EXERCISE REQUIREMENTS: An exact copy of the lines from the top of the data through the line with "How to Get a Girlfriend - Alex Shalman" is what you should give, with no pictures in it.

[Scraped caption text data]
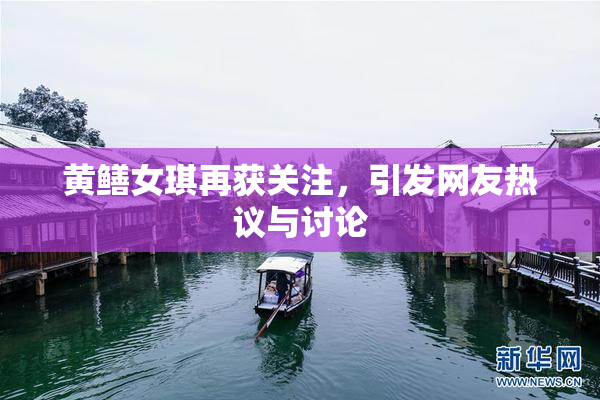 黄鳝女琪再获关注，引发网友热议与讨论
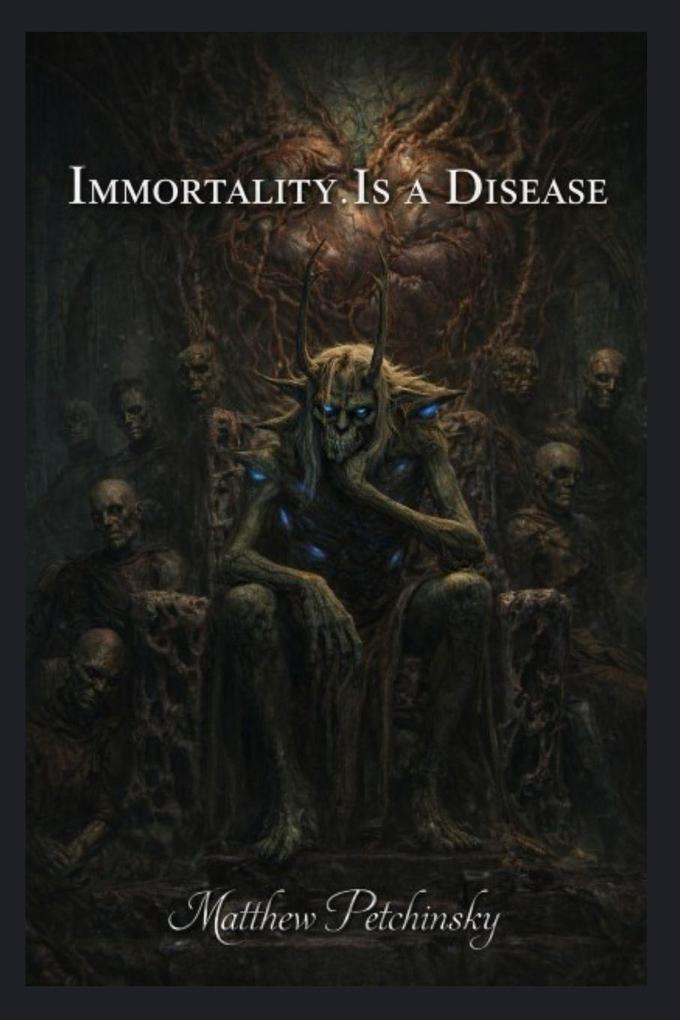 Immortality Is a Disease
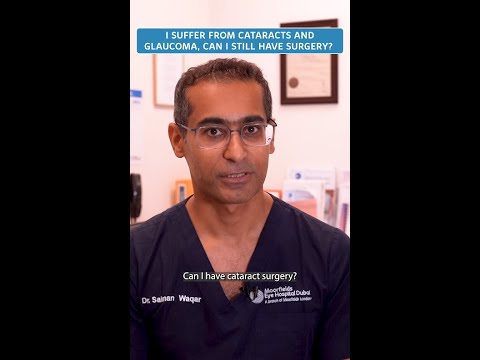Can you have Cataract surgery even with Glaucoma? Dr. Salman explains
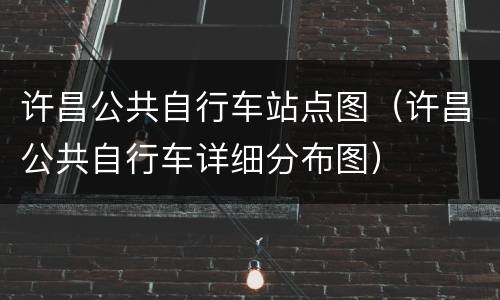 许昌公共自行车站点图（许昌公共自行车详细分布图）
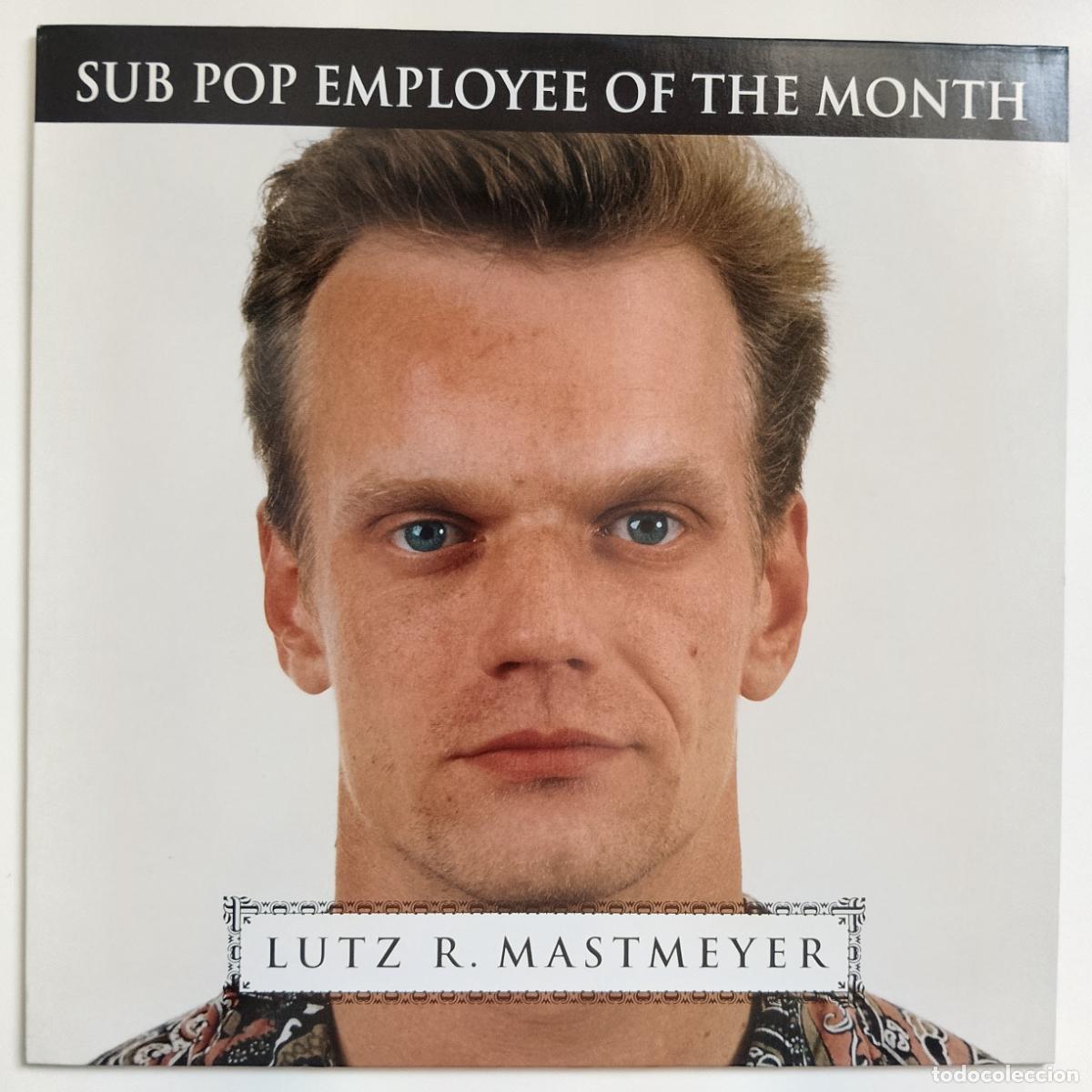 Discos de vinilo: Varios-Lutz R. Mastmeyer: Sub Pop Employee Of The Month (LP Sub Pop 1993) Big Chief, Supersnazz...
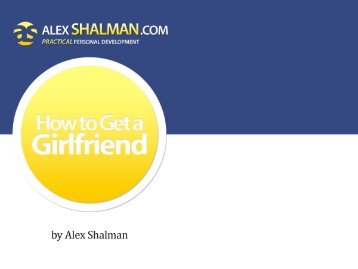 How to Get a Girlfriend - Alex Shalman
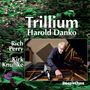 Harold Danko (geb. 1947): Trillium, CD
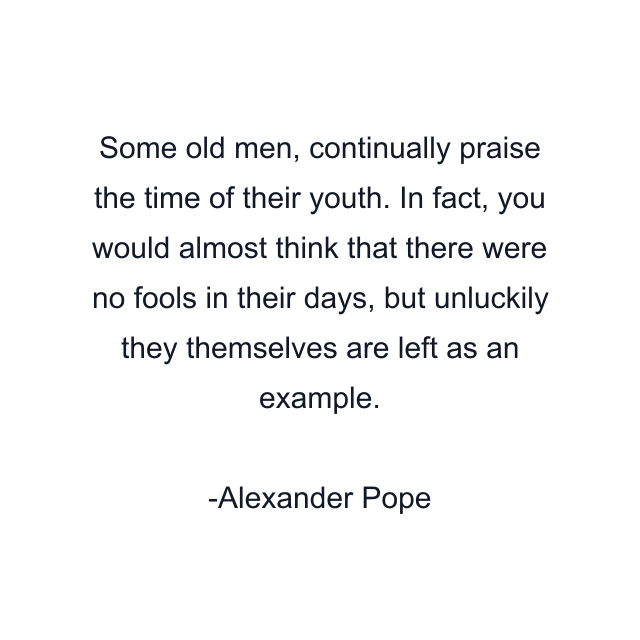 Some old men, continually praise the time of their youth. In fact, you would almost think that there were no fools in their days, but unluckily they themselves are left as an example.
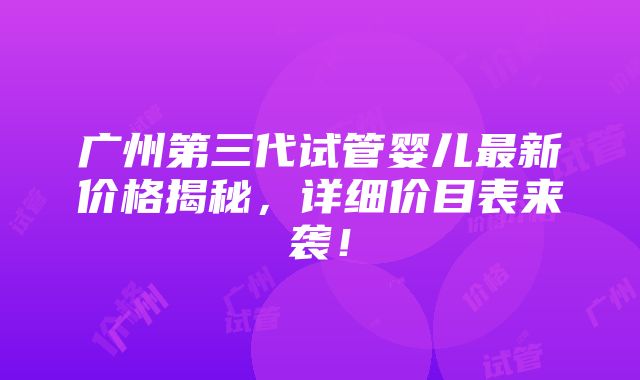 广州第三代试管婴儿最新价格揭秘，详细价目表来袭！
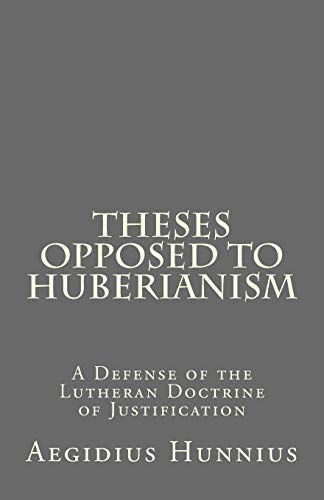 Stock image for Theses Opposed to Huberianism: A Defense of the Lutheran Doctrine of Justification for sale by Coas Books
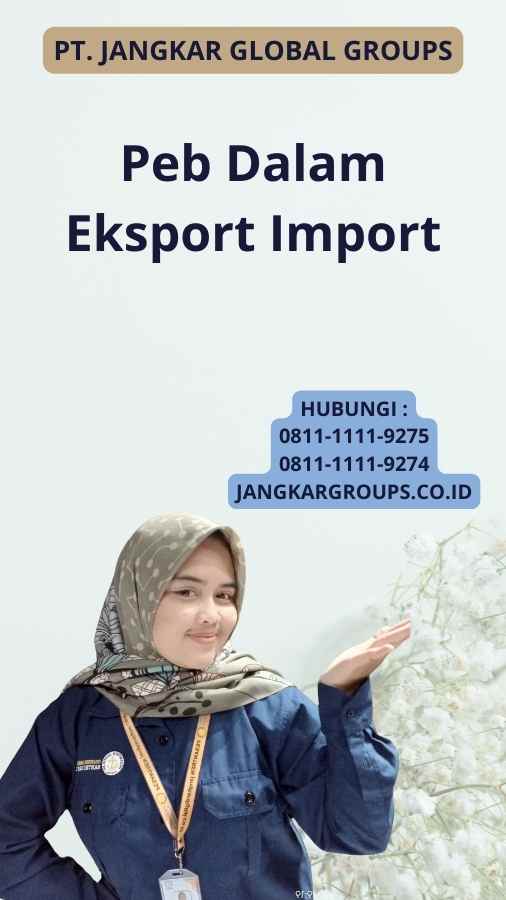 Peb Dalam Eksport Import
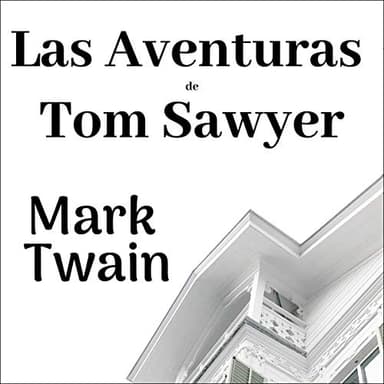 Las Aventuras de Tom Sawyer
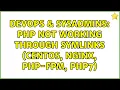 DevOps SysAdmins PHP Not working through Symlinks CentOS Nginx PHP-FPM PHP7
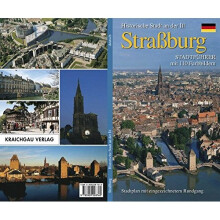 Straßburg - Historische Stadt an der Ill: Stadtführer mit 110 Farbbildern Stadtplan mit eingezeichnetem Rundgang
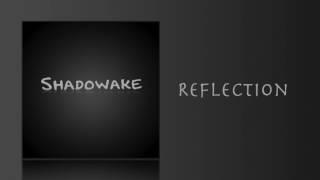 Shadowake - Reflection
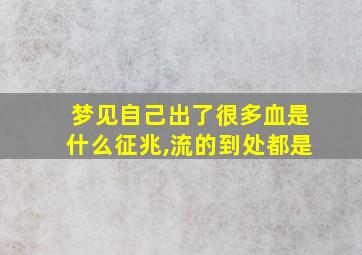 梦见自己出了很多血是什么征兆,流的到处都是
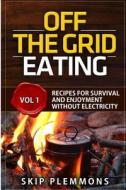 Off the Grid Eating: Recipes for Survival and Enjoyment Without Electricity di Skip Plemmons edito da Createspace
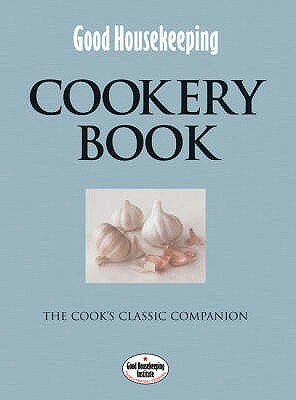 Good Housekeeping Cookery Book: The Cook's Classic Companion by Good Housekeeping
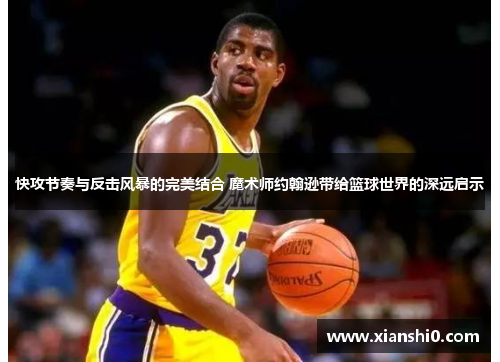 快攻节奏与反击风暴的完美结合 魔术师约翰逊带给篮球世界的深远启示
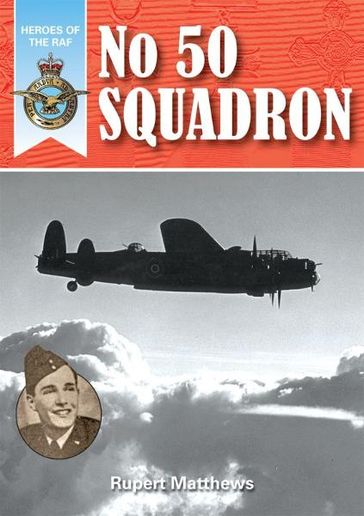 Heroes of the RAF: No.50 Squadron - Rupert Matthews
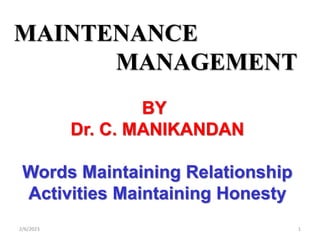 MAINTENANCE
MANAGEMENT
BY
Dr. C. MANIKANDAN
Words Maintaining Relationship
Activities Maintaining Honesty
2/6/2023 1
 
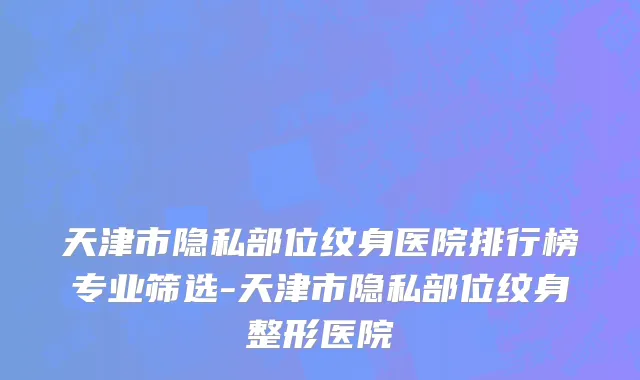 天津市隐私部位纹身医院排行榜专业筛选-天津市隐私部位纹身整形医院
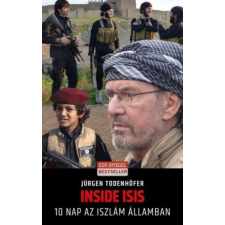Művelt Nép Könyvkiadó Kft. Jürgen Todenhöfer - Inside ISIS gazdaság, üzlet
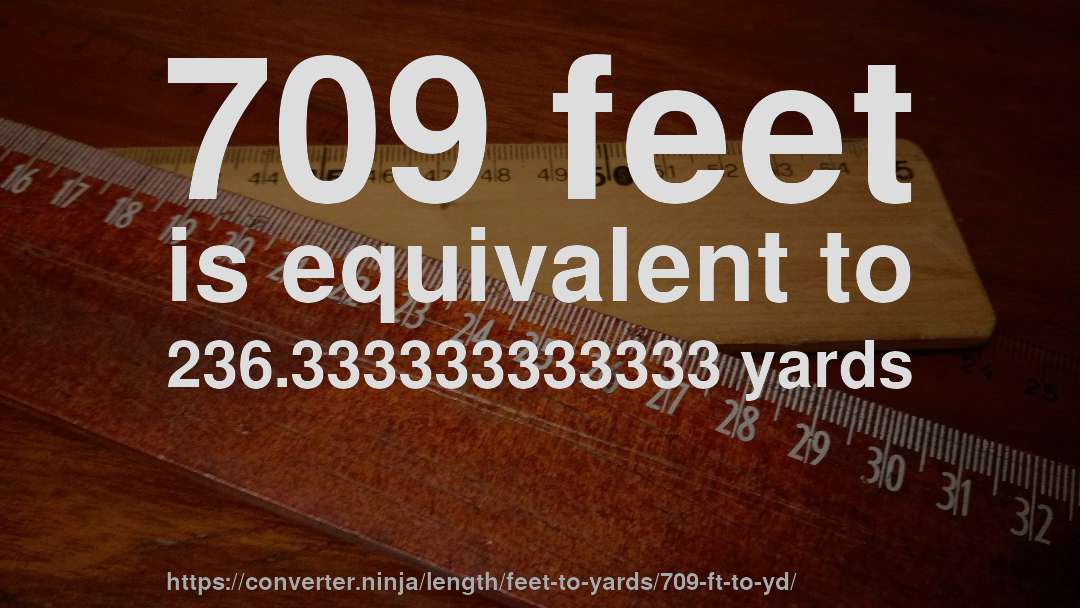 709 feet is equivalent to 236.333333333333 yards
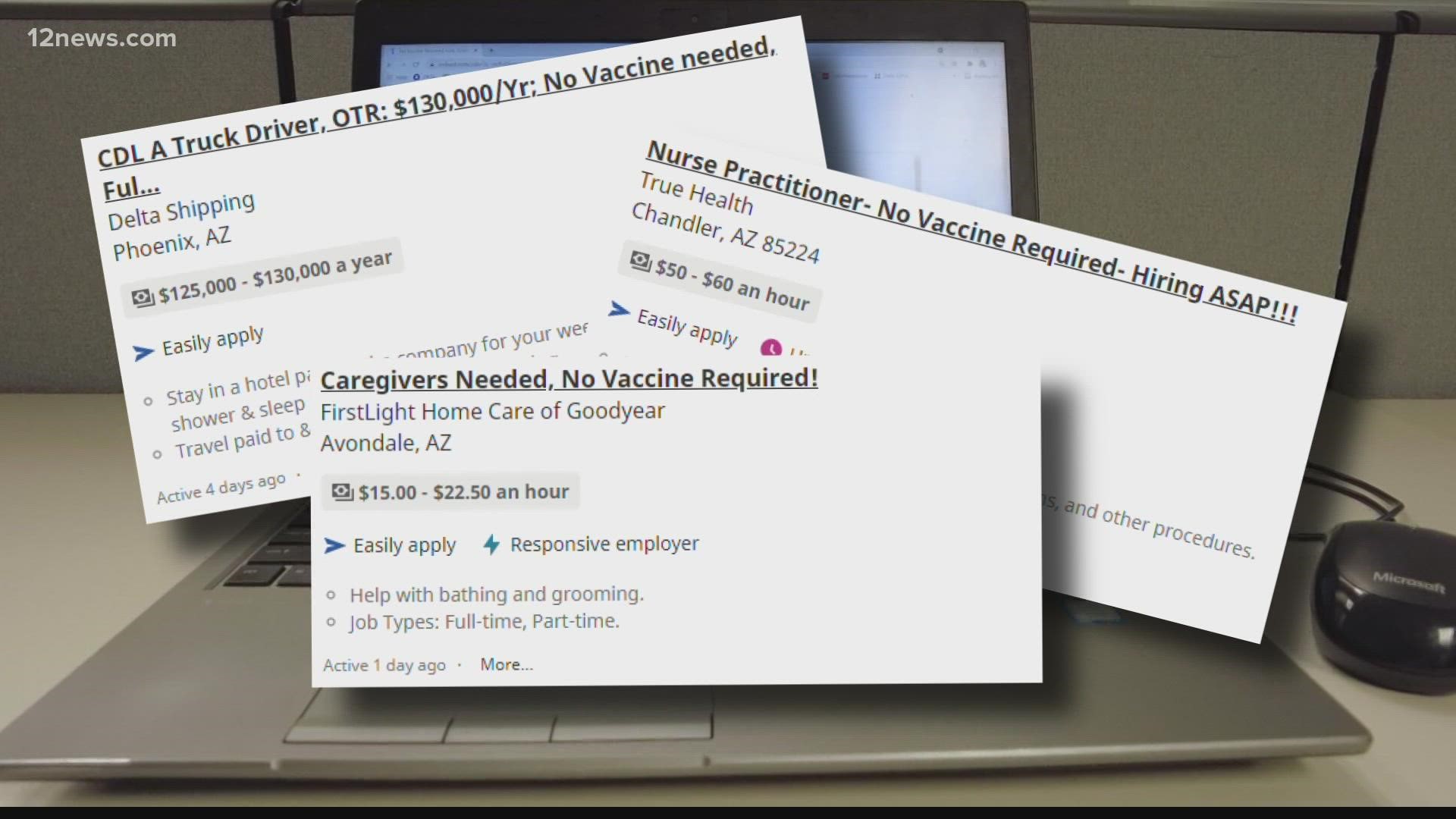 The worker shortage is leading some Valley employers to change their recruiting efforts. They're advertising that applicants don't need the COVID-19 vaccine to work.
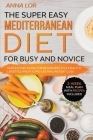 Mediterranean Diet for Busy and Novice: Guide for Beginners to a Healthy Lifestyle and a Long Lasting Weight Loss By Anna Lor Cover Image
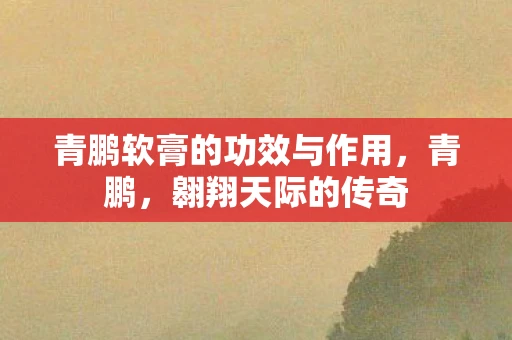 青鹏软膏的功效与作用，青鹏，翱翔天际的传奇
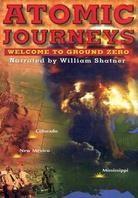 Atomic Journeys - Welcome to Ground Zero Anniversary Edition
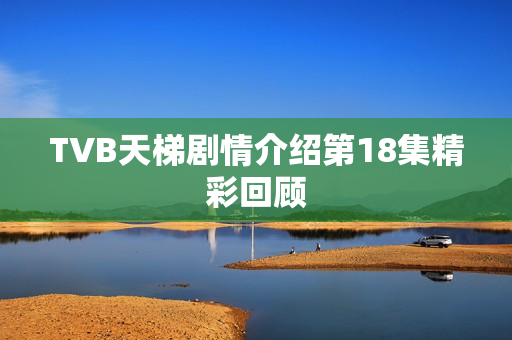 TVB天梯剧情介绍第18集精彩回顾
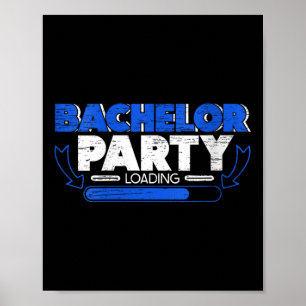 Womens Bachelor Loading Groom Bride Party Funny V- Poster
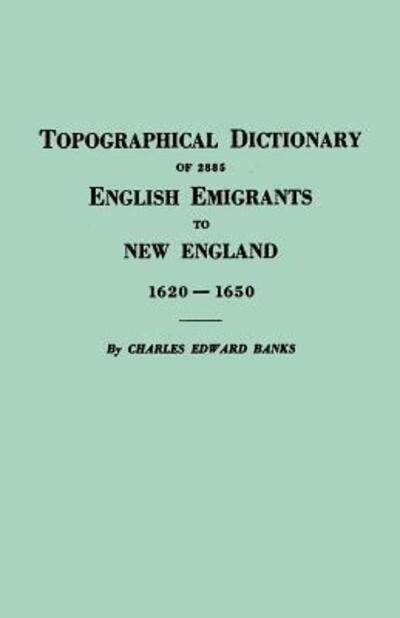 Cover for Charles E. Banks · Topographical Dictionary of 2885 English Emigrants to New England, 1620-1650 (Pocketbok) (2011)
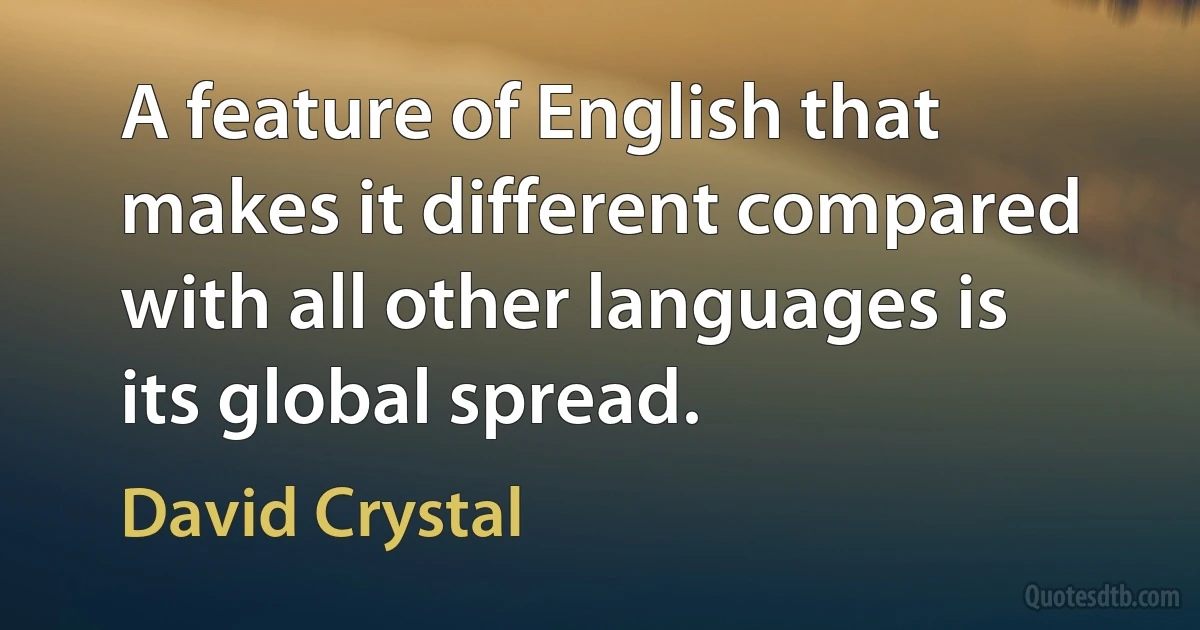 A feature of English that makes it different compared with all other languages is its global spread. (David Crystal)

ANSWER TO THIS EXERCISE:
 黄鳝女琪再获关注，引发网友热议与讨论
 Immortality Is a Disease
Can you have Cataract surgery even with Glaucoma? Dr. Salman explains
 许昌公共自行车站点图（许昌公共自行车详细分布图）
 Discos de vinilo: Varios-Lutz R. Mastmeyer: Sub Pop Employee Of The Month (LP Sub Pop 1993) Big Chief, Supersnazz...
 How to Get a Girlfriend - Alex Shalman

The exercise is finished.